By: Nick Perry
26 March, 2013
A new index measuring the ability of G20 nations to flourish in a low-carbon economy shows East Asia has taken over from Europe and the United States when it comes to action on climate change.
Japan, China and South Korea took out three of the top five spots on the Low-Carbon Competitiveness Index, released last Tuesday as part of the Climate Institute's report on global climate action.
France leads the way, largely on the back of its low-emission nuclear energy sector, followed by Japan, China, South Korea and Great Britain.
Australia, though making slight improvements, languishes in 17th place and has been overtaken by Indonesia in its readiness for a low-carbon future.

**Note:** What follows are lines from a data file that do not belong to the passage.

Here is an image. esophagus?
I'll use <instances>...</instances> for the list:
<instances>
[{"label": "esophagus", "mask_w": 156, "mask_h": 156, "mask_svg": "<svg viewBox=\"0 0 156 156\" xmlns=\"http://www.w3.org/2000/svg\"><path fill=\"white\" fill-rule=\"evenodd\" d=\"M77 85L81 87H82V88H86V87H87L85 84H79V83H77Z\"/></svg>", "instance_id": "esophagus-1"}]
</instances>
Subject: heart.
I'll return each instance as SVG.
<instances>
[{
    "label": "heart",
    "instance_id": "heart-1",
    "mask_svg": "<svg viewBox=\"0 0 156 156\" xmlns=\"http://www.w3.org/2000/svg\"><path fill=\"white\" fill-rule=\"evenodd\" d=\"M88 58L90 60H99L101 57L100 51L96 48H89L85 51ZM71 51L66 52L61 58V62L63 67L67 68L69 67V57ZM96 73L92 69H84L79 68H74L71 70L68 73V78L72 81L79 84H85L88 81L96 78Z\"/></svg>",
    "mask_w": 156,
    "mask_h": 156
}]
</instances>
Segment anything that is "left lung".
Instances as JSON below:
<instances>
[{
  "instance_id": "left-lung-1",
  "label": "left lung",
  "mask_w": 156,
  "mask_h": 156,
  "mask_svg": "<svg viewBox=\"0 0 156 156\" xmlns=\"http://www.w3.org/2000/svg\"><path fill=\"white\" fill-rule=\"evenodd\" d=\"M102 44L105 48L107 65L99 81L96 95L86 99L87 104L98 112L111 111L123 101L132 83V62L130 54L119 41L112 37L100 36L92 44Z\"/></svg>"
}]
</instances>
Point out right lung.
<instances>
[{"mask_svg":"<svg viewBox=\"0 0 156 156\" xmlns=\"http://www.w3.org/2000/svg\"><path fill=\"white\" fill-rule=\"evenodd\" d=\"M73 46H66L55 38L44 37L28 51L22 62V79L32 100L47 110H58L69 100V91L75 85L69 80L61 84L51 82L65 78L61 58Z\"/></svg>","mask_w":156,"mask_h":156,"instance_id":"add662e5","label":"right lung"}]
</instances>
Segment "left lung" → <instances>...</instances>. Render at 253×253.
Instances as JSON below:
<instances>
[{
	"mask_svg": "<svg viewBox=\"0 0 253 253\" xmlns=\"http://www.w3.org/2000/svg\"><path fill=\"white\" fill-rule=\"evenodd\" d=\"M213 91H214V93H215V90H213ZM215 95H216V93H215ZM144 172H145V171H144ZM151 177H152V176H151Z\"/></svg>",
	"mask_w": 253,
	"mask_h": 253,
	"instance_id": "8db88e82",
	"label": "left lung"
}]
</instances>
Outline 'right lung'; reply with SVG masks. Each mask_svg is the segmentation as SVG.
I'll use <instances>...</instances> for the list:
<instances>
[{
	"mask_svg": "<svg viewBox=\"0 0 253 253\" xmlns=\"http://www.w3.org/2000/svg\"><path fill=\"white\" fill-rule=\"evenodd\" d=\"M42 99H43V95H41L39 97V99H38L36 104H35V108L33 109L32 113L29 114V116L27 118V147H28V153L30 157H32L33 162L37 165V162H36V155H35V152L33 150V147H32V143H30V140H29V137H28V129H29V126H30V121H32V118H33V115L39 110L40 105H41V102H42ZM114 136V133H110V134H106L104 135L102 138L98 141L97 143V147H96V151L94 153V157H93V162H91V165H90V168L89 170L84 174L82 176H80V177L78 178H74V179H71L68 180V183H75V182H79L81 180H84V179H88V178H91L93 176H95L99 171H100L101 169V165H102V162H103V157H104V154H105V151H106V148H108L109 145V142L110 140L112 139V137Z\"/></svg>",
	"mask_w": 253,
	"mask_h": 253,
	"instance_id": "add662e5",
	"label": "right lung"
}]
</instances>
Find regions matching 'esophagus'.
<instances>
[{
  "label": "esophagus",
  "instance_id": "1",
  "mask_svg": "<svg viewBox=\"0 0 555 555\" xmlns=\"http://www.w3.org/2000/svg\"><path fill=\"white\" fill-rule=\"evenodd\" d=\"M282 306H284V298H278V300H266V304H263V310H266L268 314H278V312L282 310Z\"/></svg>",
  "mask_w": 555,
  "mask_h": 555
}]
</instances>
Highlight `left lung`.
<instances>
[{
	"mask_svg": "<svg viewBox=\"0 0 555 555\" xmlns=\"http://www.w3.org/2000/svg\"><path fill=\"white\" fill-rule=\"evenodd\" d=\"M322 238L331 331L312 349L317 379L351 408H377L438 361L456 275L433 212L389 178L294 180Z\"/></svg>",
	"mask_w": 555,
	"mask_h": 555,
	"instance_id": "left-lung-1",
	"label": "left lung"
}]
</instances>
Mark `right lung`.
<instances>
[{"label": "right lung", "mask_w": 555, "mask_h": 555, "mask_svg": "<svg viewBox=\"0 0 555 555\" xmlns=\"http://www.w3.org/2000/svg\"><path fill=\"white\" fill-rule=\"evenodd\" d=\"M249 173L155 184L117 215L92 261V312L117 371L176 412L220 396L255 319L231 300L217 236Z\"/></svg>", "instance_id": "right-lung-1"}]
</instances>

The data is from 2010 and doesn't include the impact of the federal government's clean energy laws like the carbon price, but does include significant world events like the global recession.
The head of the Climate Institute, John Connor, says as other nations put constraints on carbon and pursue economic gains with less pollution, Australia may be left behind if it opts out of real action.
"We could become stranded trying to sell something that is no longer of interest," he told reporters.
"If it's not seen to be doing its fair share, it could suffer both diplomatically and economically."
Connor said Australia had significant "lead in our saddlebags", running a high-carbon economy in terms of both energy usage and exports.
Investment in clean energy, one measure of low-carbon preparedness, had stalled in Australia with industry uncertain about the future of the Renewable Energy Target (RET), he said.
Clean energy investments in Asia, meanwhile, hit $270 billion in 2012, while China earned $36 billion selling solar panels — about what it made from its traditional market in shoes.
Connor said China was pushing for an emissions trading scheme and had indicated it wanted to rein in its coal consumption, in part to combat air pollution.
Many nations weren't driven to take action on climate change for green reasons, but were motivated by a range of self-interest matters like energy security and productivity growth.
But even taking current efforts into account, the world was still on track to a global temperature rise above two degrees Celsius by 2050, a rate accepted by most nations as dangerous.
For this reason, Connor said shifting to a carbon-constrained future where nations tried to get the most possible from a tonne of CO2 wasn't going to be easy.
"Australia, by virtue of its place (on the index), will be one of the ones which will suffer the most if we don't really double down on low-carbon improvements," he said.